Task requirements:
- A) Name every kind of organisation that the load balancing passage says is hosting a large, fast-growing set of mission-critical applications.
- B) Carry the load balancing passage forward with the next part, starting after its final sentence.

Document passage:

---

Load balancing enables organisations to cost-effectively scale their operations while ensuring high availability and an outstanding user experience. Providing the bedrock for building flexible networks that meet evolving demands by improving performance and security for many types of traffic and services, including applications.

The functions of a load balancer:

  • Optimum distribution of client requests or network traffic to multiple servers.
  • Ensures that requests are only sent to those servers which are online, this increases the availability and reliability.
  • Offers flexibility by allowing the addition and subtraction of servers based on demand.

Several types of load balancing are used, from DNS redirection to the nearest server, spreading the load across or within data centres. Using least used-, round-robin and/or specific application health metrics, loads can be redirected and support disaster recovery scenarios.

From large enterprises to service providers and cloud operators, organisations are hosting a large and rapidly growing set of mission-critical applications in need of scaling and availability. Another need of these organisations is security. Therefore load balancers are often enriched with security options, such as Web Application Firewall, and detection and prevention against DDoS traffic.

---

Entries provided:
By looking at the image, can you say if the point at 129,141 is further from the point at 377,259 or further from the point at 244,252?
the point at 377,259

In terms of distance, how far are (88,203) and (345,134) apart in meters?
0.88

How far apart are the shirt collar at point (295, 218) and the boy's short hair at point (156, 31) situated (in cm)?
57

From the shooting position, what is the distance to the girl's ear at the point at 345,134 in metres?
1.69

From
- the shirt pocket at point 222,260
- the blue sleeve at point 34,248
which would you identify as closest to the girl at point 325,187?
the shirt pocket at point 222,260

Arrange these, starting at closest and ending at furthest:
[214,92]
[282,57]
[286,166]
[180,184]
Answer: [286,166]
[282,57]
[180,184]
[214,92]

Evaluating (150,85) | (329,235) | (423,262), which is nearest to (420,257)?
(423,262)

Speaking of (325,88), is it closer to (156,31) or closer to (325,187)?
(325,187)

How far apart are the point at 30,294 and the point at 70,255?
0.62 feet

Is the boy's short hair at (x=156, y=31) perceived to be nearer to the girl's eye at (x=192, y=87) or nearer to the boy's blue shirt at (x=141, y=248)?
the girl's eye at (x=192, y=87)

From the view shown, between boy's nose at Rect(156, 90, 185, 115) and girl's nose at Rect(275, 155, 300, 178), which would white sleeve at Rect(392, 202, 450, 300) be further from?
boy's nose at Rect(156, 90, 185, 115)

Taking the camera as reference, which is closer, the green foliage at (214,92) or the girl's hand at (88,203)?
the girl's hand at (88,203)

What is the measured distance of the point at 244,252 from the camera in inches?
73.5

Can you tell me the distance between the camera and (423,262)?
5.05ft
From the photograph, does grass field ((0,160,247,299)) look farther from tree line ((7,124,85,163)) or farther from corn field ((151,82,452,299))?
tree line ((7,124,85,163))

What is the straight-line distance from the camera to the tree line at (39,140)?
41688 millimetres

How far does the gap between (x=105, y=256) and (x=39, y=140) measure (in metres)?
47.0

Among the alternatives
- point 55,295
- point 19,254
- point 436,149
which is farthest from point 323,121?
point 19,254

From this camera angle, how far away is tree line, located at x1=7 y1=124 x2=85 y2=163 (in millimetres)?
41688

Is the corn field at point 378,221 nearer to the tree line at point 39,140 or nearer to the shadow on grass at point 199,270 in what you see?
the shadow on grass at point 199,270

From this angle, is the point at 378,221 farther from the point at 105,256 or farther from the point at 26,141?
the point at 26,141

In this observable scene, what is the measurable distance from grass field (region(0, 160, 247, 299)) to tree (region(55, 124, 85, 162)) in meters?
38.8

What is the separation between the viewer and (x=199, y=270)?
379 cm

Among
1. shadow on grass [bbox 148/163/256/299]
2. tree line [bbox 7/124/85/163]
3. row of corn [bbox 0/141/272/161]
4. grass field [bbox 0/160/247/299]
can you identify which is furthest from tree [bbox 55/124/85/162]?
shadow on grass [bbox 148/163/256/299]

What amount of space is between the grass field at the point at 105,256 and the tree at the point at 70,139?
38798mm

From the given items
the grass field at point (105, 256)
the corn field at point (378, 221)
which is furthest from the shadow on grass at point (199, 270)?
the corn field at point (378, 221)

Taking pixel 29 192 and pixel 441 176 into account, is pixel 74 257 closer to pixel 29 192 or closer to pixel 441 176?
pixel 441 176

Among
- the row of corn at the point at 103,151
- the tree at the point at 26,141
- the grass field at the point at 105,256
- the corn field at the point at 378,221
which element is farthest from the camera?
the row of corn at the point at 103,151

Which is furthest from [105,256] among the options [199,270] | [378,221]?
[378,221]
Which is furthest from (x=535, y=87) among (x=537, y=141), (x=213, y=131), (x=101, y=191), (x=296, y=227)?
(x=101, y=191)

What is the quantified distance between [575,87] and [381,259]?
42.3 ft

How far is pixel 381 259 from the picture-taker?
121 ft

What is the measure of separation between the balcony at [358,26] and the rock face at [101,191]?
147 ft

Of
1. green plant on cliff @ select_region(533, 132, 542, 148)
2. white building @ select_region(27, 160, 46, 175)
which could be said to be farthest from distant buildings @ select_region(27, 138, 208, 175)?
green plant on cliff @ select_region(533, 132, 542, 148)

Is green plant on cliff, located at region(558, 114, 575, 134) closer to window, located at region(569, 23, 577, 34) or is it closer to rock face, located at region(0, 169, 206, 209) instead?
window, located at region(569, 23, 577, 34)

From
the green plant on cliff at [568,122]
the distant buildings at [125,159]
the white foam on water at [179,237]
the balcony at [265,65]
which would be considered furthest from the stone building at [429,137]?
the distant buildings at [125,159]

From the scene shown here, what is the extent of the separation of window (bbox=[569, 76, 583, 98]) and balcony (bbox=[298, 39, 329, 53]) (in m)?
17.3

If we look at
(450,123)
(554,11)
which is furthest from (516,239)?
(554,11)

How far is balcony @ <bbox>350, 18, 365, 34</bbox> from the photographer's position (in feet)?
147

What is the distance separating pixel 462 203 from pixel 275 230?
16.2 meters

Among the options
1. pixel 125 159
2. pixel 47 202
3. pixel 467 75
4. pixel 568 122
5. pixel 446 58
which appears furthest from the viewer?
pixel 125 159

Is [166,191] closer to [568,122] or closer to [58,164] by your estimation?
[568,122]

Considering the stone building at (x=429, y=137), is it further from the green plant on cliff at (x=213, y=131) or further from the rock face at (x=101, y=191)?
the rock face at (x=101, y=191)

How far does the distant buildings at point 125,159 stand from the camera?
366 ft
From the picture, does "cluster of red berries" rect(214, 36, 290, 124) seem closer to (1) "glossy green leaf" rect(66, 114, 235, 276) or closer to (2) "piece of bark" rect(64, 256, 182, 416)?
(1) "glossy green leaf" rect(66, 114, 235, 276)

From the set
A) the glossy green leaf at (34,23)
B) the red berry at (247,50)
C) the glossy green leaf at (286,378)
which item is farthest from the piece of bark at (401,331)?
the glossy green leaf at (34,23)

---

Outputs for the tasks:
- A)
Large enterprises
Service providers
Cloud operators

- B)
From load balancers to Application Delivery Controllers (ADCs)

While hardware load balancer devices have evolved into Application Delivery Controllers (ADC) by adding security, and offloading services along with seamless access to applications, load balancing remains at the heart of any ADC.

Enterprises and hosting companies rely on ADC devices to distribute traffic to create highly available services and implement disaster recovery scenarios by protecting against single-point-of-failure outages and traffic bottlenecks to systems. ADCs can additionally help prevent denial-of-service attacks and allow legitimate users uninterrupted access to services.

ADC deployment categories

Currently, there are three deployment categories:

  • Hardware appliances
  • Virtual appliances
  • Cloud-native load balancers

As computing moves to the cloud, software-based ADCs perform similar services and tasks to hardware and come with added functionality and flexibility. Those services include SSL/TLS offload, caching, compression, intrusion detection and web application firewalls. This creates even shorter delivery times and greater scalability.

Manageability is changing from a few devices carrying multiple gigabits of traffic to tens or hundreds of smaller software-based ADCs. Centralised management of these instances is key to ensuring service availability by highlighting service bottlenecks in time.

ADCs let an organisation quickly and securely scale up its application services based on demand in the cloud or on-premise when managed properly an absolute must-have for any organisation.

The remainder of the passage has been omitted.